**THE EXERCISE:**
Can you restate the paragraph in the article on protecting 401(k) savings that begins "After faithfully contributing" in one shorter sentence that keeps its main facts?

Economic Collapse: 5 Strategies for Protecting Your 401(k) Savings

ruinsJudging from my email, more and more of you are becoming interested in protecting your wealth — and I’m happy to see it. Last week, one of my loyal readers, Jen from Virginia, asked:

Should I focus on contributing as much to my 401(k) retirement plan as possible, or allocate some of it to buy precious metals, and if so, how much?

Unfortunately, there is no one-size-fits-all answer; how you allocate your retirement savings is entirely up to you and nobody else.

That being said, I no longer contribute any money to my 401(k) plan. That’s right; not a penny.

It’s a decision that didn’t come lightly.

After faithfully contributing to my 401(k) retirement plan for many years, I finally found the courage in 2011 to limit my 401(k) contributions to only take advantage of the full company match and use the residual cash to purchase wealth insurance in the form of physical gold and silver.

Eventually, I concluded that the risk of a US dollar collapse was significantly greater than the added benefit I was getting from my company’s 401(k) match, so I stopped contributing entirely. Since then, all of my nest egg contributions have gone towards the purchase of precious metals.

Is that radical? Absolutely.

[Dataset items]
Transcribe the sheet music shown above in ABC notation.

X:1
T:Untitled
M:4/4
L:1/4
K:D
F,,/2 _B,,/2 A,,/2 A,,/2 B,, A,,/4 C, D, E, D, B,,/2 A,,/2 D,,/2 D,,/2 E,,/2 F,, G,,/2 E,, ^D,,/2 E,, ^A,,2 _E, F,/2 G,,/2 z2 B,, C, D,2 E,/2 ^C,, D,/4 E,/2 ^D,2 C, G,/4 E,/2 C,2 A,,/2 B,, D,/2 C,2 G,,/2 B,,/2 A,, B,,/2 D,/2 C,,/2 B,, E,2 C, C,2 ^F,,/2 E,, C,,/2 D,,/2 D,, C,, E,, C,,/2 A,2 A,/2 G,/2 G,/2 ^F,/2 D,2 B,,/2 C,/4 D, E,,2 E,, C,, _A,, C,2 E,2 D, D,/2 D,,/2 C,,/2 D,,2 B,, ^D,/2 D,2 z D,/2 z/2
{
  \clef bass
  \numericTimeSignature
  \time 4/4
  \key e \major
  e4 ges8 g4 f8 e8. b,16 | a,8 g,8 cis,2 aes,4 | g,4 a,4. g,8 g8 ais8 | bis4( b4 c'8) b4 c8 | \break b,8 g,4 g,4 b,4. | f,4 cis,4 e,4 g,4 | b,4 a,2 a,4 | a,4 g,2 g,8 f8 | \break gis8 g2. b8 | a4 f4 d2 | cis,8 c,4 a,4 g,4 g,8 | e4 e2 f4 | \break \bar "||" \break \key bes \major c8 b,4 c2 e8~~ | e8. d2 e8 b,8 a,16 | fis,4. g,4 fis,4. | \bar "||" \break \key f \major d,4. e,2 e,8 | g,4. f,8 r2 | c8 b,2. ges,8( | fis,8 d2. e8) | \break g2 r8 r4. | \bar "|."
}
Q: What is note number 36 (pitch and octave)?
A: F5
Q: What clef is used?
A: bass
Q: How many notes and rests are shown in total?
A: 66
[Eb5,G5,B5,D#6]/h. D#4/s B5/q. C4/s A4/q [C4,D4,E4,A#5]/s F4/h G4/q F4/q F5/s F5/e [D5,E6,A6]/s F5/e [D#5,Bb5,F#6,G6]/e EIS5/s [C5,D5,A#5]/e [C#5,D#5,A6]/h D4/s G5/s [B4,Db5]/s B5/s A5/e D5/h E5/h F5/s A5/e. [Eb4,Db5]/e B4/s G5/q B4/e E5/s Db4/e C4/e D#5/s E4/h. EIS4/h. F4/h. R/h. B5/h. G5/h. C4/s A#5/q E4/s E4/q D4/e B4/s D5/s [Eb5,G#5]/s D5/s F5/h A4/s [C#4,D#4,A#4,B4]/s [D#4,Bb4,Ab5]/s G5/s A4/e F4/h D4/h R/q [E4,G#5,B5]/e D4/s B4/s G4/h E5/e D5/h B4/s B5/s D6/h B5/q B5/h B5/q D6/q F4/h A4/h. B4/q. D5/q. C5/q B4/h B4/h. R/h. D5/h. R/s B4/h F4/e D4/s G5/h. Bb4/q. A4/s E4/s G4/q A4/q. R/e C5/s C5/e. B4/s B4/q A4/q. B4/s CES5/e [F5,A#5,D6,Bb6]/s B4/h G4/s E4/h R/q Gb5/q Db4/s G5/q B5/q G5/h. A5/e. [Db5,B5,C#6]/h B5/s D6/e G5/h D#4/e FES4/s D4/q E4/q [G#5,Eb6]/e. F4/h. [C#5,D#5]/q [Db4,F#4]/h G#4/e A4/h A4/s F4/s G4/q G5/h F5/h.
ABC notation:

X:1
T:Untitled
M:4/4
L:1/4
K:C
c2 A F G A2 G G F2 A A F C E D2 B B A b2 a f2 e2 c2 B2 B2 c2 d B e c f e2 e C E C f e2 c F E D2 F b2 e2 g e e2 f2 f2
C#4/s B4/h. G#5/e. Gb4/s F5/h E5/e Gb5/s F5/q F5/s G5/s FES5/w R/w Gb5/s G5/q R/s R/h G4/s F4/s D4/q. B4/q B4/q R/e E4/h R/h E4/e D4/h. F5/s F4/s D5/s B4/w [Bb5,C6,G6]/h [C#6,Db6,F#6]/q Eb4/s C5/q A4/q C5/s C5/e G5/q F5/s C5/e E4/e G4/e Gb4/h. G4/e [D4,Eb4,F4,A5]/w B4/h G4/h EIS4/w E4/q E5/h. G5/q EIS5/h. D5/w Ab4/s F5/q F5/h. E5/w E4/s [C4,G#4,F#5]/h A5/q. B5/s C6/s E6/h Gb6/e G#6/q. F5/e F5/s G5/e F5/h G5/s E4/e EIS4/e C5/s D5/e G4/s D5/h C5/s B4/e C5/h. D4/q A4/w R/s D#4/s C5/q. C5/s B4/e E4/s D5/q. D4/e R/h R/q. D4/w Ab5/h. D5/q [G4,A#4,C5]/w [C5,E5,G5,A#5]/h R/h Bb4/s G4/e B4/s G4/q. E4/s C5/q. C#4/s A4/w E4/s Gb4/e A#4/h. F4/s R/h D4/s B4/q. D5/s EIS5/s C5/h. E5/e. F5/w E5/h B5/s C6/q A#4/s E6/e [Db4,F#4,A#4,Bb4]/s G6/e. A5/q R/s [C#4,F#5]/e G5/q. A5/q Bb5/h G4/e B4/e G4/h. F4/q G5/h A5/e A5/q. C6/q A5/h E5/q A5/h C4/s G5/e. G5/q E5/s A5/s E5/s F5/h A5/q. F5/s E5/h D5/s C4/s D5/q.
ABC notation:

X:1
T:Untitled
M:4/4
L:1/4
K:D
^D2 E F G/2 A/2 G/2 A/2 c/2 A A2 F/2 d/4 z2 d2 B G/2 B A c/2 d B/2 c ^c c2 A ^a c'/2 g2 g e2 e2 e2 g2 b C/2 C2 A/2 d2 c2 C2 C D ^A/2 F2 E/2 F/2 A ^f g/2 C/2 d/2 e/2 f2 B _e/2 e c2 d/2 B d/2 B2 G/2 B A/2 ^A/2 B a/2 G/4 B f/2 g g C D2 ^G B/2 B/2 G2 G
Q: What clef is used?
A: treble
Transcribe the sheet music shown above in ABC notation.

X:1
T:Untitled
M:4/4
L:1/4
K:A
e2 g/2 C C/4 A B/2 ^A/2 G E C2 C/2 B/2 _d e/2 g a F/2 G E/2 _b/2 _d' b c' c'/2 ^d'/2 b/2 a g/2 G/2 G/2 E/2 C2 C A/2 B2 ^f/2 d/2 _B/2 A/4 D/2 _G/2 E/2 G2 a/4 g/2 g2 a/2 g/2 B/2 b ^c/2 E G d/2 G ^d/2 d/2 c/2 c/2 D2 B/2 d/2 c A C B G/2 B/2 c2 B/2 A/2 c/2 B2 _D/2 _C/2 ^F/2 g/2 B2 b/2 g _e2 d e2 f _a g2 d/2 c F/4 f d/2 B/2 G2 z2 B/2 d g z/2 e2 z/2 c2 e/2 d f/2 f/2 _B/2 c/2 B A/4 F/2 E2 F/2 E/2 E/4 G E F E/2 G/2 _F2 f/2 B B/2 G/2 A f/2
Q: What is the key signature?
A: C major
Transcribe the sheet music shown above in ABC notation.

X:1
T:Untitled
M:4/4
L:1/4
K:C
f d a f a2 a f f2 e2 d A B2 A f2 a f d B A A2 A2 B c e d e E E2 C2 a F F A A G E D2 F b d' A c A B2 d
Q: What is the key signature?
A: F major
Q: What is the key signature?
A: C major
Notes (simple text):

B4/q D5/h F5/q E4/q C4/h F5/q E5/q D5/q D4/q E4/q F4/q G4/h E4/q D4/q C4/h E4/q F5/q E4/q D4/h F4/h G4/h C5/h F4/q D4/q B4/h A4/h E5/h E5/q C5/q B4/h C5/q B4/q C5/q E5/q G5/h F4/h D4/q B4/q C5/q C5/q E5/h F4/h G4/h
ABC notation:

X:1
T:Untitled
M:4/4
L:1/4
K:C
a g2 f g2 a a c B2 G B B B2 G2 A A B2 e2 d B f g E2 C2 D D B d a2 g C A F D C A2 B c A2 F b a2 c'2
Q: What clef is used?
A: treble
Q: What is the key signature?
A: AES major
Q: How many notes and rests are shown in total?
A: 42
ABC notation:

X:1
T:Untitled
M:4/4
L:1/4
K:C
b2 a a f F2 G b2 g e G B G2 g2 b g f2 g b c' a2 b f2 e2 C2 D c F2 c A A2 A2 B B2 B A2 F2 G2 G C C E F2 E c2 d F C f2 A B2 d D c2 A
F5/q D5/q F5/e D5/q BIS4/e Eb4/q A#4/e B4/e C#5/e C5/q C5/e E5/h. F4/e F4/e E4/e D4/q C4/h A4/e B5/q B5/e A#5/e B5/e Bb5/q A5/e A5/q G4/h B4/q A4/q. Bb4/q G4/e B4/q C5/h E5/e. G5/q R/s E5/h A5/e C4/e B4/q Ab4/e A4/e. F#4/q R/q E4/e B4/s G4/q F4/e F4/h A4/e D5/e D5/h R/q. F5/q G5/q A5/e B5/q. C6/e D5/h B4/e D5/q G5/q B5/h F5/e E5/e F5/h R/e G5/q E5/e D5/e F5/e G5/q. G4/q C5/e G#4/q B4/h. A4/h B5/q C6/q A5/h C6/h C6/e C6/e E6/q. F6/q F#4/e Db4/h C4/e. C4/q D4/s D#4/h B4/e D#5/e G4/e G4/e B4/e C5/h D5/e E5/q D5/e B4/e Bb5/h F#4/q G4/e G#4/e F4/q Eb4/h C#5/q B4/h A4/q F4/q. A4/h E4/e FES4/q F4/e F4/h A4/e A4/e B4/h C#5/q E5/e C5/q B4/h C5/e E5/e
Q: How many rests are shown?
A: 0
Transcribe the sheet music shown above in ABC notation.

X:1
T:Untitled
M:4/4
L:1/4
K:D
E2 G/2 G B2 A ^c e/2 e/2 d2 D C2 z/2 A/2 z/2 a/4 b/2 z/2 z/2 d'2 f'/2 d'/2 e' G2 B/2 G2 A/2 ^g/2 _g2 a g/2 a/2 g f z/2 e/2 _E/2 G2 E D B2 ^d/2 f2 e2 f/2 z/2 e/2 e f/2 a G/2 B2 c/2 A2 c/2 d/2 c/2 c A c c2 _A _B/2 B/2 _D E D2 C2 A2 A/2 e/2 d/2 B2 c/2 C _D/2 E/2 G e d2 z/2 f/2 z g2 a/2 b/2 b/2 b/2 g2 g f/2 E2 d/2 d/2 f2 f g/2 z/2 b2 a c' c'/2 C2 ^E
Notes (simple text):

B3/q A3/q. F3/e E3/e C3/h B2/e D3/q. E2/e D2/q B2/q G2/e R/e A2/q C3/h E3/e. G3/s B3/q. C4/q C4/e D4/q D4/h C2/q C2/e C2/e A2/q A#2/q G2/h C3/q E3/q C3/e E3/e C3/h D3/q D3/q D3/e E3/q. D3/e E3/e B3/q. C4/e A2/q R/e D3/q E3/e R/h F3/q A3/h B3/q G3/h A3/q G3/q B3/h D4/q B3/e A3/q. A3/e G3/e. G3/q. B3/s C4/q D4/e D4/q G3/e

**CORRECT RESULT:**
After years of steady 401(k) contributions, the writer found the courage in 2011 to contribute only enough to get the full company match and to put the leftover cash into physical gold and silver as wealth insurance.